Several protests were held Friday in Cairo and other parts of Egypt denouncing a government plan to cede strategic islands to Saudi Arabia, witnesses and local media said.

Police used tear gas to break up anti-government rallies in at least three areas in the city of Giza near Cairo, according to reports and witness accounts.

There were also reports of arrests in Giza, but further details were not available.

Twenty-five demonstrators were arrested in Alexandria, Egypt’s second-biggest city, state-run newspaper al-Ahram reported, citing an unnamed security official.

The Egyptian government said this week that technical work on demarcating a maritime boundary with Saudi Arabia had revealed that the Red Sea islands of Tiran and Sanafir lay within Saudi territorial waters.

The announcement, made as Saudi Arabia's King Salman was on a visit to Cairo, triggered a public outcry and sharp criticism from the opposition.

Hundreds of protesters gathered outside the Journalists’ Syndicate in central Cairo Friday, where anti-riot police were heavily deployed to prevent demonstrators from marching to the nearby iconic Tahrir Square.

Tahrir was the epicentre of the 2011 uprising, which forced longtime president Hosny Mubarak out of power.

Some demonstrators on Friday chanted slogans against an agreement related to the two islands, saying: “They’ve sold the land to Saudis,” and “The sale is invalid.”

Other protesters singled out President Abdel-Fatah al-Sissi with their anger. "Go!" they shouted, echoing a popular slogan during the anti-Mubarak revolt. 

The protests were the first in months in Egypt, where street demonstrations are banned without prior permission from police.

They came in response to an online call by secular activists and the now-banned Muslim Brotherhood to hold mass protests dubbed “land is honour.”

Tiran and Sanafir control the southern entry to the Gulf of Aqaba, where both Israel and Jordan maintain important ports.

Egyptian parliament must ratify the accord before it becomes effective.

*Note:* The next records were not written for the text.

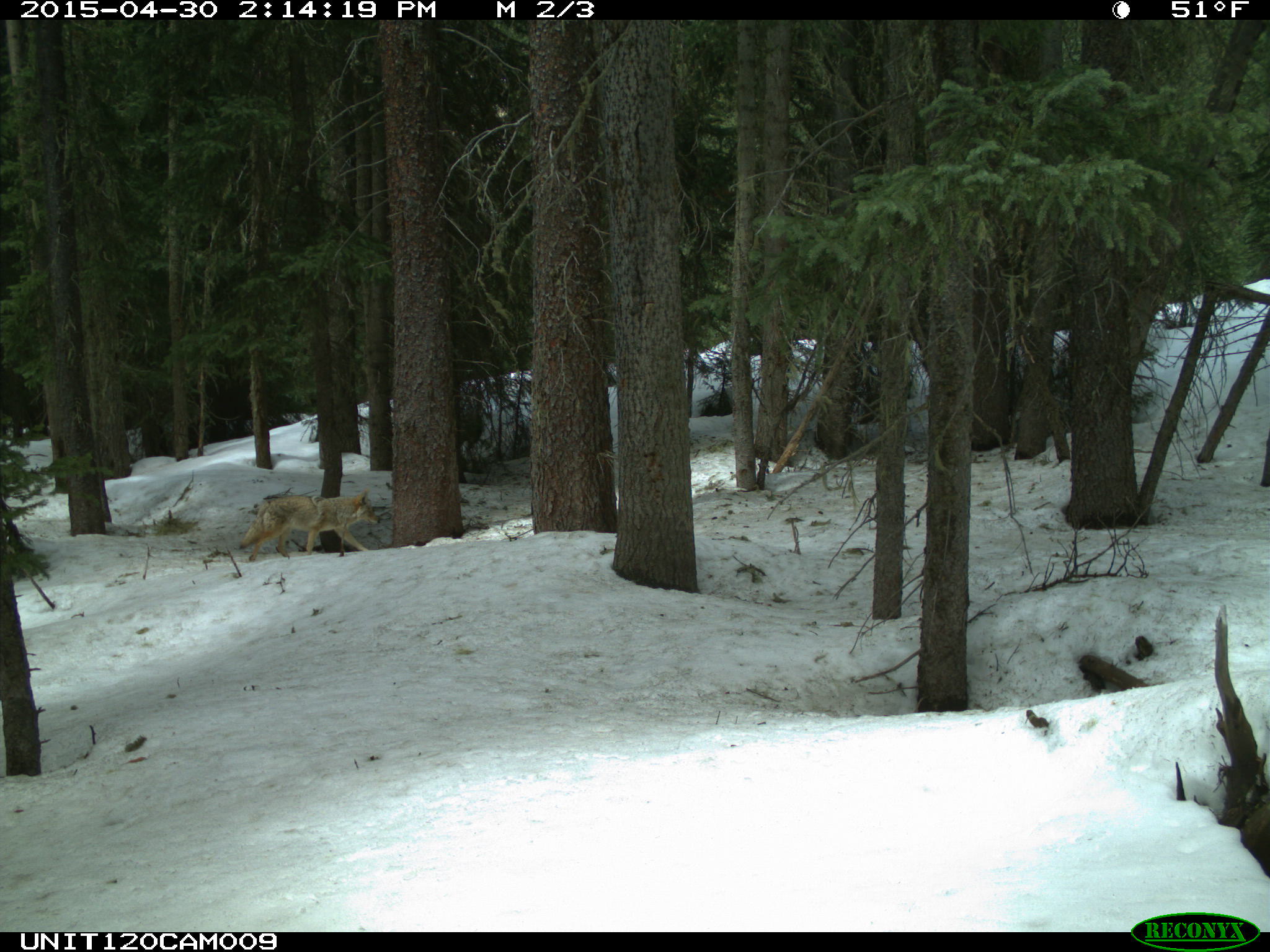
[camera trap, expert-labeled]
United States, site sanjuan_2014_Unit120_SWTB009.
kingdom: Animalia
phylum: Chordata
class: Mammalia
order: Carnivora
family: Canidae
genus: Canis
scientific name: Canis latrans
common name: coyote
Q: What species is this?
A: Canis latrans (coyote).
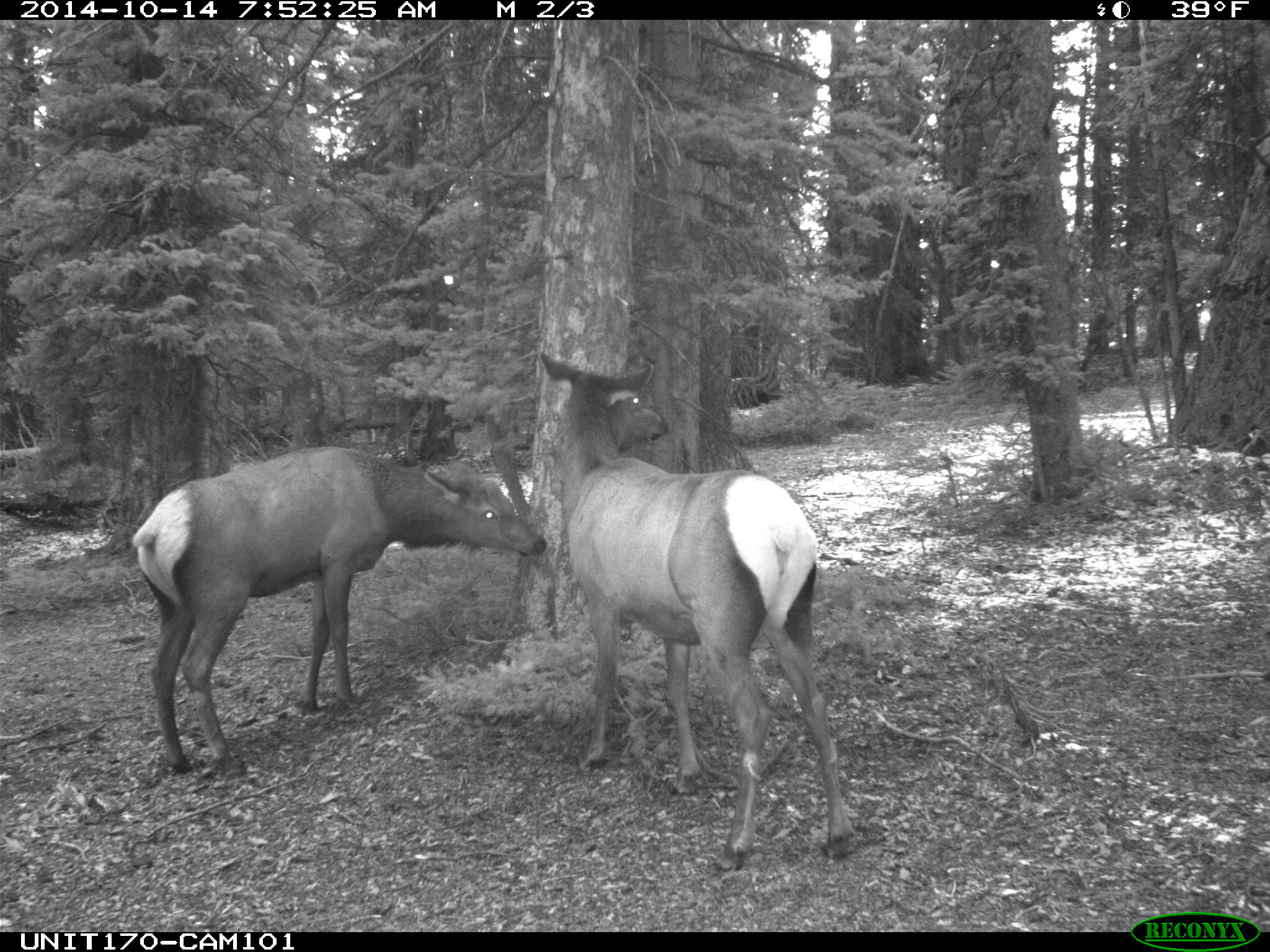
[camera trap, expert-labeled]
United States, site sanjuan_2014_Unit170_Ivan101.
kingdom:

Al-Sissi's backers dominate the legislature.

Critics have alleged that the island surrender is in return for economic aid from Riyadh, a claim that al-Sissi has denied.

Saudi Arabia has given significant financial and diplomatic backing to Egypt since 2013, when al-Sissi, the then army chief, deposed president Mohammed Morsi of the Muslim Brotherhood.

Al-Sissi took office in 2014 following an election landslide.

In recent months, he has come under increasing criticism at home over alleged massive rights abuses and economic woes.